Where's the creativity in creative AI tools?

When talking to artists, two words repeatedly come up: “process” and “control.” They see art as the outcome of an iterative process, wherein they exercise control of their medium to express what they perceive and feel. Mastering the medium is just as crucial as producing masterpieces.

AI engineers, however, adopt a different vocabulary. Their favored terms are “automation” and “generation.” For them, LLMs are instruments that take input text and return art, almost instantaneously. The process doesn’t matter. What matters most is the apparent quality of the output and the speed at which it materializes.

For this reason, most generative media tools operate similarly. They accept a text prompt and output a finished product. When you use it for the first time, it may feel like magic. When you continue to use it, the magic fades.

To keep that magic alive, creative tools must correspond with the creative process itself - extending the artist’s imagination, automating only what is routine, enabling exploration at the boundaries of the medium, and heightening expression without forcing the artist to surrender control.

‍

Creative AI is our photograph moment

This is far from the first time a new medium challenged artists’ creative process.

One thing that many people know about me is that I really like looking at paintings, and I like reading about paintings even more. I minored in art history, focusing on Abstract Expressionism and Russian Constructivism. Both of these movements can be perceived as a reaction to new technologies. Ever since, I’ve been preoccupied with the relation between art and its means, including how technology provokes artists and how it extends or constrains the possibilities of expression.

In the 19th century, photography emerged, promising truth: a machine-made image that could capture the world with uncanny accuracy. From the crisp daguerreotypes of 1839 to the gritty social documentaries of the 1930s, photography quickly positioned itself as both witness and record. By the time World War II concluded, photographs had become the dominant way people encountered the world, through newspapers, magazines, and archives that placed the camera’s eye at the center of modern experience.

In New York, however, a group of painters began searching for something that photography could not offer. Abstract Expressionism can be viewed as a reaction to the rise of photography. Painting was no longer the best medium to capture reality, so artists needed to rethink their medium (the canvas) and its affordances. They believed that pictorial art should no longer pretend to represent the visible world; it should emphasize its own materials (and their limitations): the flat surface, color, and paint.

Yet Abstract Expressionists did not, in fact, reject photography. Many used photographs as visual references to experiment with composition, textures, or forms divorced from recognizable subject matter; to isolate lines, shapes, or details and further abstract them when painting. Photographs became part of their iterative process.

“A painting is not a picture of an experience, it is the experience” - Mark Rothko

The Rothko Room at The Phillips Collection

In the early decades of the twentieth century, Russia was swept up in a wave of technological transformation. Rapid mechanization brought steel girders, reinforced concrete, and expansive glass panes into architecture, while the spread of electric power lit up cities and factories alike. High-speed rotary presses made it possible to churn out posters, journals, and newspapers at unprecedented scales, just as telegraph lines and radio broadcasts shrank distances by transmitting information instantly across vast territories. These innovations didn’t just modernize daily life; they cultivated a cultural fascination with speed, connectivity, and the sheer power of industrial production.

In this context, the Russian Constructivists embraced technical innovation with unusual directness. They adopted materials (e.g., metal, glass, concrete, wood) and methods (e.g., the principles of construction, assembly, and functionality) found in industrial production. They focused upon geometric abstraction and clear, structural designs that mimicked the logic and orderliness of technological processes.
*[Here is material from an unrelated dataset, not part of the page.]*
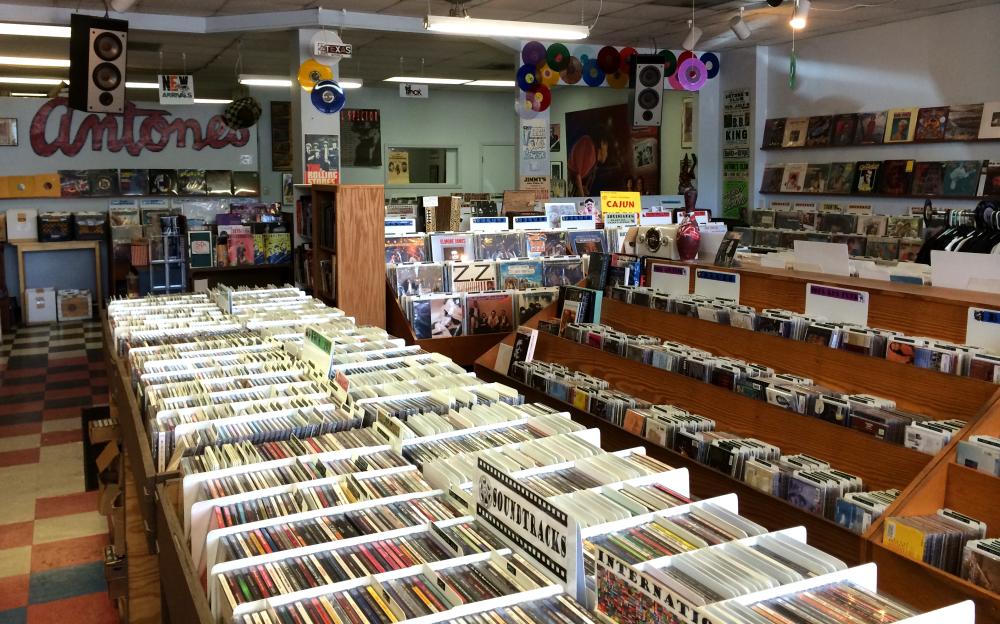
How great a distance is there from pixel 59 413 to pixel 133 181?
23.2ft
The Abstract Expressionists and Russian Constructivists had very different reactions to technological change. Still, both movements reacted strongly to it, dramatically changing not only their artistic output but also how they made art - their artistic process.

Today, new AI models have arrived that can generate photos, videos, and music faster and at a larger scale than any human ever could. But most companies developing these technologies just focus on training models that produce better artistic outputs faster. They’re not letting artists react; either by using AI as a tool to create art that embraces the limitations of its medium, or by leveraging AI to create art that still requires human intervention, yet is fundamentally different from what they made before. So many of these companies have forgotten to ask what makes the creative process meaningful to humans.

Most GenAI tools today do not fit the creative process

I’ve observed a consistent pattern with creative AI tools. A new generative AI tool launches with a simple workflow: type a text prompt, wait a minute, and receive an image, song, or video. There’s an immediate dopamine hit. You imagine something, like “a cactus drinking a margarita,” and suddenly it’s right there on your screen. The tools see explosive early growth by democratizing creation for mass audiences and producing remarkably high-quality outputs.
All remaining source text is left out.